— TASK MATERIAL —
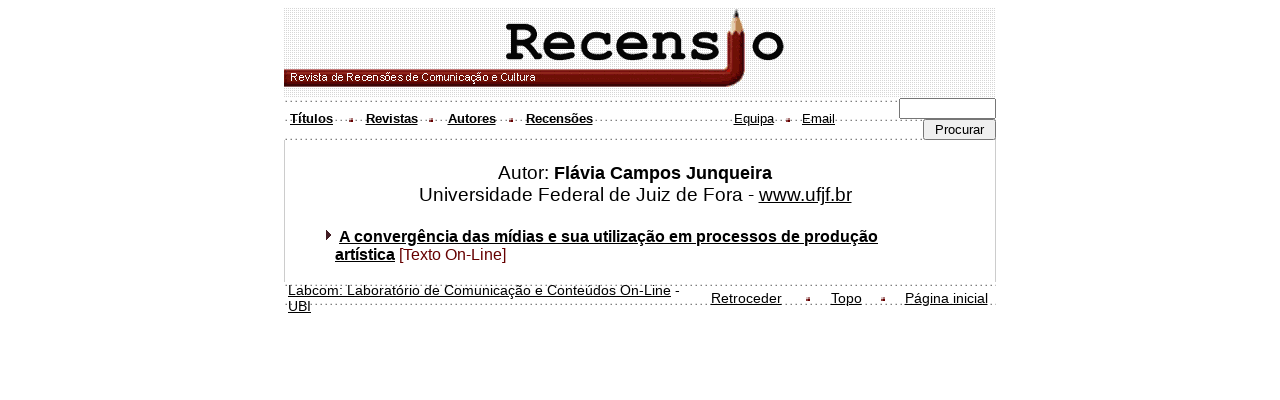

--- FILE ---
content_type: text/html
request_url: https://recensio.ubi.pt/modelos/listas/l_autor7997.html?codautor=1880
body_size: 1811
content:
<!DOCTYPE HTML PUBLIC "-//W3C//DTD HTML 4.01 Transitional//EN">
<html lang="pt_PT">
<!-- #BeginTemplate "/Templates/t_modelos.dwt" --><!-- DW6 -->

<!-- Mirrored from www.recensio.ubi.pt/modelos/listas/l_autor.php3?codautor=1880 by HTTrack Website Copier/3.x [XR&CO'2014], Fri, 26 May 2023 23:05:11 GMT -->
<head>
<!-- #BeginEditable "doctitle" -->
<title>Recensio - Revista de Recensões de Comunicação e Cultura</title>
<!-- #EndEditable -->
<meta http-equiv="Content-Type" content="text/html; charset=iso-8859-1" />
<link rel="stylesheet" href="../../recensio.css" type="text/css" />
<link href="../../favicon.ico" rel="shortcut icon" type="image/ico" />
<meta name="language" content="PT" />
<meta name="Description" content="Recensio - Revista de Recens&otilde;es de Comunica&ccedil;&atilde;o e Cultura." />
<meta name="Keywords" content="Biblioteca, Ci&ecirc;ncias, Comunica&ccedil;&atilde;o, Recens&otilde;es, cultura, livros, artigos, texto, teses, disserta&ccedil;&otilde;es, disserta&ccedil;&otilde;es, recensoes." />
<meta name="author" content="Marco Oliveira - Labcom - UBI" />
<meta http-equiv="Expires" content="Fri, Jun 12 1981 08:20:00 GMT" />
<meta http-equiv="pragma" content="no-cache" />
<meta http-equiv="cache-control" content="no-cache" />
<meta name="distribution" content="Global" />
<meta name="copyright" content="2002 &copy; LABCOM - Laborat&oacute;rio de Comunica&ccedil;&atilde;o e Conte&uacute;dos Online" />
<meta name="revisit-after" content="7 days" />
<meta name="robots" content="index,follow" />
<script language="JavaScript" src="../funcoes.js" type="text/javascript"></script>
</head>
<body>
<table width="712" height="90" border="0" align="center" cellpadding="0" cellspacing="0" background="../../img/background2.gif">
   <tr>
      <td valign="top" background="../../img/background2.gif"><a name="topo" id="topo"></a><a href="../../index.html" target="_top" id="logo" class="cabecalho"><img src="../../img/logo_recensio.gif" width="500" height="80" border="0" alt="Revista de Recens&otilde;es de Comunica&ccedil;&atilde;o e Cultura - Voltar &agrave; p&aacute;gina inicial" title="Recensio - Voltar &agrave; p&aacute;gina inicial" /></a></td>
   </tr>
</table>
<table width="712" border="0" align="center" cellpadding="0" cellspacing="0" background="../../img/cabecalho/_back_cabecalho.gif" bgcolor="#FFFFFF" class="vd12cast">
   <tr>
      <td width="55" valign="middle" height="25" align="center"><b><a href="titulos/menu_titulos.html">T&iacute;tulos</a></b></td>
      <td width="25" valign="middle"><b><img src="../../img/cabecalho/sep.gif" alt=" . " width="25" height="25" align="middle" /></b></td>
      <td width="55" align="center" valign="middle"><b><a href="../revistas/index.html">Revistas</a></b></td>
      <td width="25" valign="middle" height="25"><b><img src="../../img/cabecalho/sep.gif" alt=" . " width="25" height="25" align="middle" /></b></td>
      <td width="55" valign="middle" height="25" align="center"><b><a href="autores/menu_autores.html">Autores</a></b></td>
      <td width="25" valign="middle" height="25"><b><img src="../../img/cabecalho/sep.gif" alt=" . " width="25" height="25" align="middle" /></b></td>
      <td width="70" valign="middle" height="25" align="center"><b><a href="../recensoes/index.html">Recens&otilde;es</a></b></td>
      <td align="center" valign="middle" height="25">&nbsp;</td>
      <td align="center" valign="middle" height="25" width="45"><a href="../equipa.html">Equipa</a></td>
      <td align="center" valign="middle" height="25" width="25"><img src="../../img/cabecalho/sep.gif" alt=" . " width="25" height="25" align="middle" /></td>
      <td align="center" valign="middle" height="25" width="35"><a href="mailto:fidalgo@ubi.pt?subject=Recensio">Email</a></td>
      <td align="right" width="160" valign="middle" height="25"><form method="post" action="http://www.recensio.ubi.pt/google.php" style="margin: 0 auto; padding: 0px;">
            <input type="text" size="10" name="q" id="q" value="" />
            <input type="submit" name="Submit" value=" Procurar " />
         </form></td>
   </tr>
</table>
<table width="712" border="0" align="center" cellpadding="0" cellspacing="0" bgcolor="#CCCCCC" class="link">
   <tr valign="top">
      <td align="center"><!-- #BeginEditable "escrever_na_tabela" -->
                  <div align="center">
            <table width="710" border="0" cellspacing="0" cellpadding="0" bgcolor="#FFFFFF"><tr><td with="50">&nbsp;</td><td class="vd14azul" width="600" div align="center"><br />Autor: <font size="+1" ><b> Flávia Campos Junqueira</b></font><br>Universidade Federal de Juiz de Fora - <a href="http://www.ufjf.br/" target="_blank">www.ufjf.br</a><br><br></td> 
<td>&nbsp;</td> 
</tr> 
<TR><TD width="50" valign="top"><img src="../../img/item_topico.gif" align="right"></TD>  
<TD width="600" class="vd12cast" > &nbsp;<b><a href="../documentos/documento2ccb.html?coddoc=3023">A convergência das mídias e sua utilização em processos de produção artística</a></b>  [Texto On-Line]  <br><br></TD> 
<TD>&nbsp;</TD> 
</TR> 
         </div>
         <!-- #EndEditable --></td>
   </tr>
</table>
<table width="712"border="0" align="center" cellpadding="0" cellspacing="0" background="../../img/cabecalho/_back_cabecalho.gif" bgcolor="#EEddFF" class="rodape">
   <tr valign="top" height="25">
      <td width="2">&nbsp;</td>
      <td valign="middle" height="18"><a href="http://www.labcom.ubi.pt/" target="_top">Labcom: Laborat&oacute;rio de Comunica&ccedil;&atilde;o e Conte&uacute;dos On-Line</a> - <a href="http://www.ubi.pt/" target="_blank">UBI</a></td>
      <td width="100" height="18" align="center" valign="middle"><a href="javascript:history.back(1);">Retroceder</a></td>
      <td width="25" height="18" align="center" valign="middle"><img src="../../img/cabecalho/sep.gif" alt=" . " width="25" height="25" /></td>
      <td width="50" height="18" align="center" valign="middle"><a href="#topo">Topo</a></td>
      <td width="25" height="18" align="center" valign="middle"><img src="../../img/cabecalho/sep.gif" alt=" . " width="25" height="25" /></td>
      <td width="100" height="18" align="center" valign="middle"><a href="../../index-3.html" target="_top">P&aacute;gina inicial</a></td>
   </tr>
</table>
</body>
<!-- #EndTemplate -->

<!-- Mirrored from www.recensio.ubi.pt/modelos/listas/l_autor.php3?codautor=1880 by HTTrack Website Copier/3.x [XR&CO'2014], Fri, 26 May 2023 23:05:11 GMT -->
</html>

— TASK TO CARRY OUT —
An exact copy of the data above is required, printed without its pictures.

— SOLUTION TO THE EXERCISE —
--- FILE ---
content_type: text/html
request_url: https://recensio.ubi.pt/modelos/listas/l_autor7997.html?codautor=1880
body_size: 1811
content:
<!DOCTYPE HTML PUBLIC "-//W3C//DTD HTML 4.01 Transitional//EN">
<html lang="pt_PT">
<!-- #BeginTemplate "/Templates/t_modelos.dwt" --><!-- DW6 -->

<!-- Mirrored from www.recensio.ubi.pt/modelos/listas/l_autor.php3?codautor=1880 by HTTrack Website Copier/3.x [XR&CO'2014], Fri, 26 May 2023 23:05:11 GMT -->
<head>
<!-- #BeginEditable "doctitle" -->
<title>Recensio - Revista de Recensões de Comunicação e Cultura</title>
<!-- #EndEditable -->
<meta http-equiv="Content-Type" content="text/html; charset=iso-8859-1" />
<link rel="stylesheet" href="../../recensio.css" type="text/css" />
<link href="../../favicon.ico" rel="shortcut icon" type="image/ico" />
<meta name="language" content="PT" />
<meta name="Description" content="Recensio - Revista de Recens&otilde;es de Comunica&ccedil;&atilde;o e Cultura." />
<meta name="Keywords" content="Biblioteca, Ci&ecirc;ncias, Comunica&ccedil;&atilde;o, Recens&otilde;es, cultura, livros, artigos, texto, teses, disserta&ccedil;&otilde;es, disserta&ccedil;&otilde;es, recensoes." />
<meta name="author" content="Marco Oliveira - Labcom - UBI" />
<meta http-equiv="Expires" content="Fri, Jun 12 1981 08:20:00 GMT" />
<meta http-equiv="pragma" content="no-cache" />
<meta http-equiv="cache-control" content="no-cache" />
<meta name="distribution" content="Global" />
<meta name="copyright" content="2002 &copy; LABCOM - Laborat&oacute;rio de Comunica&ccedil;&atilde;o e Conte&uacute;dos Online" />
<meta name="revisit-after" content="7 days" />
<meta name="robots" content="index,follow" />
<script language="JavaScript" src="../funcoes.js" type="text/javascript"></script>
</head>
<body>
<table width="712" height="90" border="0" align="center" cellpadding="0" cellspacing="0" background="../../img/background2.gif">
   <tr>
      <td valign="top" background="../../img/background2.gif"><a name="topo" id="topo"></a><a href="../../index.html" target="_top" id="logo" class="cabecalho"><img src="../../img/logo_recensio.gif" width="500" height="80" border="0" alt="Revista de Recens&otilde;es de Comunica&ccedil;&atilde;o e Cultura - Voltar &agrave; p&aacute;gina inicial" title="Recensio - Voltar &agrave; p&aacute;gina inicial" /></a></td>
   </tr>
</table>
<table width="712" border="0" align="center" cellpadding="0" cellspacing="0" background="../../img/cabecalho/_back_cabecalho.gif" bgcolor="#FFFFFF" class="vd12cast">
   <tr>
      <td width="55" valign="middle" height="25" align="center"><b><a href="titulos/menu_titulos.html">T&iacute;tulos</a></b></td>
      <td width="25" valign="middle"><b><img src="../../img/cabecalho/sep.gif" alt=" . " width="25" height="25" align="middle" /></b></td>
      <td width="55" align="center" valign="middle"><b><a href="../revistas/index.html">Revistas</a></b></td>
      <td width="25" valign="middle" height="25"><b><img src="../../img/cabecalho/sep.gif" alt=" . " width="25" height="25" align="middle" /></b></td>
      <td width="55" valign="middle" height="25" align="center"><b><a href="autores/menu_autores.html">Autores</a></b></td>
      <td width="25" valign="middle" height="25"><b><img src="../../img/cabecalho/sep.gif" alt=" . " width="25" height="25" align="middle" /></b></td>
      <td width="70" valign="middle" height="25" align="center"><b><a href="../recensoes/index.html">Recens&otilde;es</a></b></td>
      <td align="center" valign="middle" height="25">&nbsp;</td>
      <td align="center" valign="middle" height="25" width="45"><a href="../equipa.html">Equipa</a></td>
      <td align="center" valign="middle" height="25" width="25"><img src="../../img/cabecalho/sep.gif" alt=" . " width="25" height="25" align="middle" /></td>
      <td align="center" valign="middle" height="25" width="35"><a href="mailto:fidalgo@ubi.pt?subject=Recensio">Email</a></td>
      <td align="right" width="160" valign="middle" height="25"><form method="post" action="http://www.recensio.ubi.pt/google.php" style="margin: 0 auto; padding: 0px;">
            <input type="text" size="10" name="q" id="q" value="" />
            <input type="submit" name="Submit" value=" Procurar " />
         </form></td>
   </tr>
</table>
<table width="712" border="0" align="center" cellpadding="0" cellspacing="0" bgcolor="#CCCCCC" class="link">
   <tr valign="top">
      <td align="center"><!-- #BeginEditable "escrever_na_tabela" -->
                  <div align="center">
            <table width="710" border="0" cellspacing="0" cellpadding="0" bgcolor="#FFFFFF"><tr><td with="50">&nbsp;</td><td class="vd14azul" width="600" div align="center"><br />Autor: <font size="+1" ><b> Flávia Campos Junqueira</b></font><br>Universidade Federal de Juiz de Fora - <a href="http://www.ufjf.br/" target="_blank">www.ufjf.br</a><br><br></td> 
<td>&nbsp;</td> 
</tr> 
<TR><TD width="50" valign="top"><img src="../../img/item_topico.gif" align="right"></TD>  
<TD width="600" class="vd12cast" > &nbsp;<b><a href="../documentos/documento2ccb.html?coddoc=3023">A convergência das mídias e sua utilização em processos de produção artística</a></b>  [Texto On-Line]  <br><br></TD> 
<TD>&nbsp;</TD> 
</TR> 
         </div>
         <!-- #EndEditable --></td>
   </tr>
</table>
<table width="712"border="0" align="center" cellpadding="0" cellspacing="0" background="../../img/cabecalho/_back_cabecalho.gif" bgcolor="#EEddFF" class="rodape">
   <tr valign="top" height="25">
      <td width="2">&nbsp;</td>
      <td valign="middle" height="18"><a href="http://www.labcom.ubi.pt/" target="_top">Labcom: Laborat&oacute;rio de Comunica&ccedil;&atilde;o e Conte&uacute;dos On-Line</a> - <a href="http://www.ubi.pt/" target="_blank">UBI</a></td>
      <td width="100" height="18" align="center" valign="middle"><a href="javascript:history.back(1);">Retroceder</a></td>
      <td width="25" height="18" align="center" valign="middle"><img src="../../img/cabecalho/sep.gif" alt=" . " width="25" height="25" /></td>
      <td width="50" height="18" align="center" valign="middle"><a href="#topo">Topo</a></td>
      <td width="25" height="18" align="center" valign="middle"><img src="../../img/cabecalho/sep.gif" alt=" . " width="25" height="25" /></td>
      <td width="100" height="18" align="center" valign="middle"><a href="../../index-3.html" target="_top">P&aacute;gina inicial</a></td>
   </tr>
</table>
</body>
<!-- #EndTemplate -->

<!-- Mirrored from www.recensio.ubi.pt/modelos/listas/l_autor.php3?codautor=1880 by HTTrack Website Copier/3.x [XR&CO'2014], Fri, 26 May 2023 23:05:11 GMT -->
</html>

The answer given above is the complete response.